Tallulah
Emerging
- Joined
- Feb 19, 2008
- Messages
- 6,009
- MBTI Type
- INTP
Sorry that may be my fault....a long time ago Sim said his ego was wrapped up in Ti...which I assumed meant ideas,
Yeah, often an xNTP's ego IS wrapped up in Ti, but that's the process again. Confidence in one's ability to pare away the non-essentials and find the root of the problem and the solution in logic. The process, not the idea. The idea is always subject to refining. We can't base our egos on a moving target.

btw, I very much enjoyed your previous post, but didn't necessarily have anything useful to add.
But to what follows, and to PB's earlier question of why INTPs don't often make the effort to translate to Fi language:
I often find at work that I have to go dig up useless, error ridden, flawed market research studies to convince people to make a certain choice. I know the choice is correct as based upon my observations of customers, the market, the product and the needs, it "feels" right. However there must always be the useless data hunt-which wastes 20 to 50K each time.
I often ran into this issue with the engineers I work with as well. During the first few placements of a new instrument I would mention there was an issue that needed investigation.

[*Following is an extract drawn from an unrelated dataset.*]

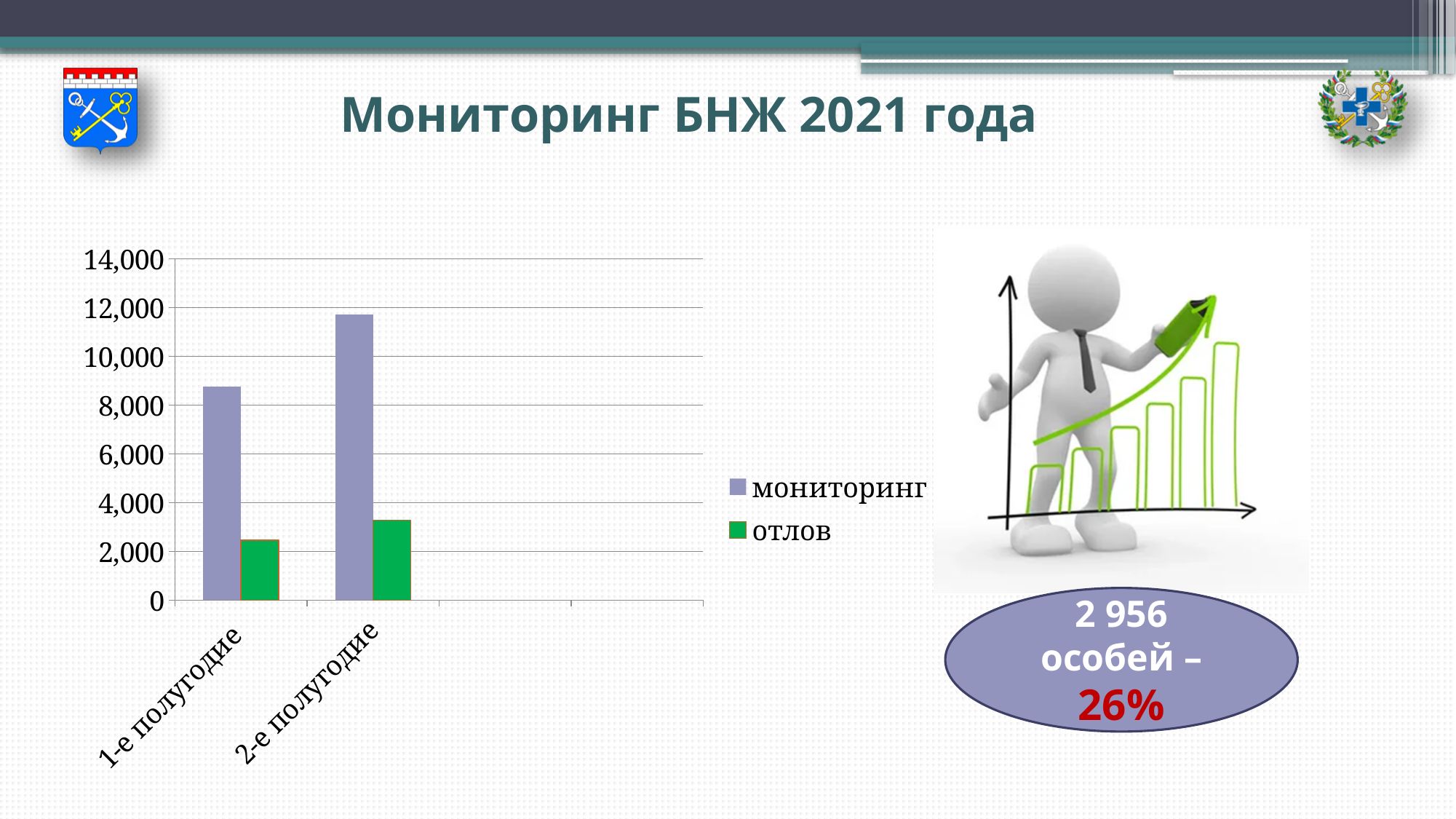
Which category has the lowest value for 'отлов'? 1-е полугодие Is the value for 'мониторинг' in 1-е полугодие greater or less than 10,000? less What kind of chart is shown on the slide? bar chart Is the value for 'мониторинг' in 2-е полугодие greater or less than 10,000? greater How many series does the chart legend list? 2 Which category has the highest value for 'мониторинг'? 2-е полугодие How many categories are shown on the x axis of the chart? 2 Do the values for 'мониторинг' rise or fall from 1-е полугодие to 2-е полугодие? rise Which series does the legend list first? мониторинг Is the value for 'отлов' in 2-е полугодие greater or less than 4,000? less Which is larger in 1-е полугодие: 'мониторинг' or 'отлов'? мониторинг What colour are the bars for the series 'отлов'? green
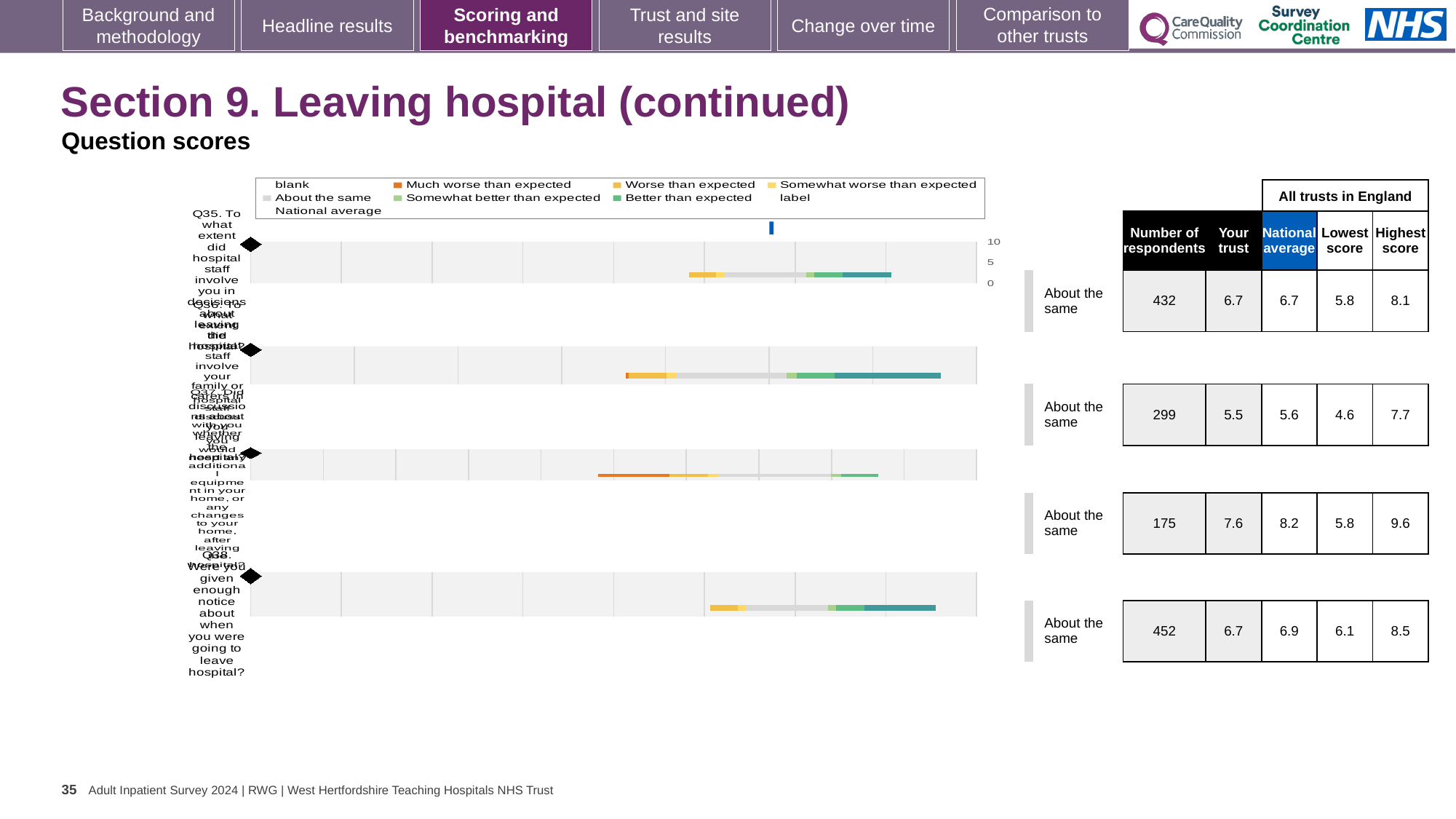
What is the national average score for Q35? 6.7 How many questions are plotted in the question scores chart? 4 For Q38, which is larger: the 'Your trust' score or the national average? National average What is the highest score among all trusts in England for Q38? 8.5 What benchmark category is shown for Q35? About the same What is the 'Your trust' score for Q35 (To what extent did hospital staff involve you in decisions about leaving the hospital?)? 6.7 What is the lowest 'Your trust' score shown in the table? 5.5 What is the difference between the highest score and the lowest score for Q35? 2.3 Which question has the highest number of respondents? Q38 What type of chart is used to show the question scores on this slide? bar chart What is the difference between the national average and the 'Your trust' score for Q38? 0.2 How many respondents are shown for Q38 (Were you given enough notice about when you were going to leave hospital?)? 452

They assumed it was a one-off and ignored me when I said "Have you considered it might be this?" I would watch the same problem crop up on ten or twelve more systems-compile mountains of paper, then go in and say "Umm, it might be that you should consider this." before they would take it seriously. After working with the same team for about five years, I no longer need the mountains of paper-I just say "This seems wrong" and they pay attention, as I have caught so many problems this way in the past-all by visceral gut feelings about how and what a problem may be or about the importance of a problem. I would suggest that Ti alone provides an incomplete data set that could be complemented by Fi analysis depending upon the complexity of the problem at hand and how people contaminated it is.
Before I saw your post, I was making a mental note to make this point. If someone just goes, "hey, something feels wrong," but doesn't offer any reasons, even vague ones, as to why it might feel wrong, it "feels" to us like an extraordinary waste of time when it seems like there is no evidence to back up the suggestion that it might be wrong. Hence, no reason to stop what is, up until now, the best method of attack. BUT, gut reactions can very often be useful. I very, very often rely on hunches and gut reactions and then try to pinpoint exactly what prompted it. After you pair a gut reaction with some possible theories that make it worth pausing to examine the path of action, and those hunches pan out, pretty soon people start paying more attention to your feelings. They've proven to pay off. But you gotta give someone a reason to take a chance on you. They don't live in your brain, and they don't know how to coax a feeling tone into the light and translate it into tangibles. It's a leap of faith for them, too, and one they might not even know how to indulge you in.
PB-- as to your question of reciprocity, remember that INTPs are about the least naturally social people around. Though we might be quite fond of individual people, for the first 20 or so years of our lives, people are strange beings that are good for the exchange of ideas, but sometimes a giant, alien pain in the butt that we don't know how to deal with. As we get older, we learn niceties and develop our Fe and learn to consider the feelings of others. We lose our know-it-all tendencies and try to accept other styles of communication. But to imagine that we would have the people-orientation and social refinement to recognize Fi IRL and then naturally, or perhaps more realistically, magically know the way to ask the right questions so the Fi user feels comfortable and safe to express themselves is kind of laughable. Please note that I'm not calling YOU or even your desire laughable. I'm just saying you are giving us WAY too much credit. Here on the forum, it's a possibility, given enough time and patience, because we're making a point of taking about the different communication styles. But in real life, no one realizes this; all your work INTPs are thinking is, "if you want me to listen, give me a reason," knowing if they wanted to stop the presses, they would know they would have to give a reason. Feelings aren't bad; nor are gut instincts. But in Ti-world, to be comprehensible, they have to be backed up, at least until you have a reputation for being right. This, of course, would apply more to work or academic situations, and not as much to personal ones.